EXERCISE DESCRIPTION.
Reproduce the listing below word for word, from its first line to its last.

--------

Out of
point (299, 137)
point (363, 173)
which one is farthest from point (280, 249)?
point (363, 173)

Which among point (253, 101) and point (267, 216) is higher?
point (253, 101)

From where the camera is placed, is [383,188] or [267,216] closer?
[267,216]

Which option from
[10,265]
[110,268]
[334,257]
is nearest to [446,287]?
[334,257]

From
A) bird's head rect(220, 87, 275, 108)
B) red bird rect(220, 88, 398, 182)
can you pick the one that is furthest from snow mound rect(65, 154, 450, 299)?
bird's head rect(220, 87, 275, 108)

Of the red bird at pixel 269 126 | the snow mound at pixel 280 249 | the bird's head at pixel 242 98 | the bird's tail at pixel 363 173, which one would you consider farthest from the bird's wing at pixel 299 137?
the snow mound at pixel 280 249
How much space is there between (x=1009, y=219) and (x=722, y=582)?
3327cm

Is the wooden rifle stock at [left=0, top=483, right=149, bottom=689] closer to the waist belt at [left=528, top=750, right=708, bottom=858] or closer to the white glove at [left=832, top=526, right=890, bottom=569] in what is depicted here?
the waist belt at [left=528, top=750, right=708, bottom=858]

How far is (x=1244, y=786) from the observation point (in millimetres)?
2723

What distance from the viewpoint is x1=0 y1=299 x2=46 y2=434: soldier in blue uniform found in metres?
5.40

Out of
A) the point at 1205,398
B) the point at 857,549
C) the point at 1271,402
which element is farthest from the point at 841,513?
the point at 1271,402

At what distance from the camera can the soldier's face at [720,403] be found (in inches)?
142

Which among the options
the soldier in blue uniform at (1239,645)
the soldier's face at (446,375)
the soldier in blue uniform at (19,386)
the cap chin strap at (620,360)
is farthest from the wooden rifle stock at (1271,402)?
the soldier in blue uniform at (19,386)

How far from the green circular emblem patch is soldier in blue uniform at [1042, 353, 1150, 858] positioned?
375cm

--------

OUTPUT.
Out of
point (299, 137)
point (363, 173)
which one is farthest from point (280, 249)?
point (363, 173)

Which among point (253, 101) and point (267, 216) is higher?
point (253, 101)

From where the camera is placed, is [383,188] or [267,216] closer?
[267,216]

Which option from
[10,265]
[110,268]
[334,257]
is nearest to [446,287]?
[334,257]

From
A) bird's head rect(220, 87, 275, 108)
B) red bird rect(220, 88, 398, 182)
can you pick the one that is furthest from snow mound rect(65, 154, 450, 299)?
bird's head rect(220, 87, 275, 108)

Of the red bird at pixel 269 126 | the snow mound at pixel 280 249 | the bird's head at pixel 242 98 | the bird's tail at pixel 363 173, which one would you consider farthest from the bird's wing at pixel 299 137?
the snow mound at pixel 280 249
How much space is there between (x=1009, y=219) and (x=722, y=582)?
3327cm

Is the wooden rifle stock at [left=0, top=483, right=149, bottom=689] closer to the waist belt at [left=528, top=750, right=708, bottom=858] or closer to the white glove at [left=832, top=526, right=890, bottom=569] in what is depicted here?
the waist belt at [left=528, top=750, right=708, bottom=858]

How far is (x=1244, y=786) from the observation point (in millimetres)?
2723

What distance from the viewpoint is x1=0 y1=299 x2=46 y2=434: soldier in blue uniform found in metres?
5.40

Out of
A) the point at 1205,398
B) the point at 857,549
C) the point at 1271,402
which element is farthest from the point at 841,513?
the point at 1271,402

At what distance from the camera can the soldier's face at [720,403] be found (in inches)?
142

Which among the options
the soldier in blue uniform at (1239,645)
the soldier's face at (446,375)
the soldier in blue uniform at (19,386)
the cap chin strap at (620,360)
is farthest from the wooden rifle stock at (1271,402)?
the soldier in blue uniform at (19,386)

How far from the green circular emblem patch is soldier in blue uniform at [1042, 353, 1150, 858] positioned?
375cm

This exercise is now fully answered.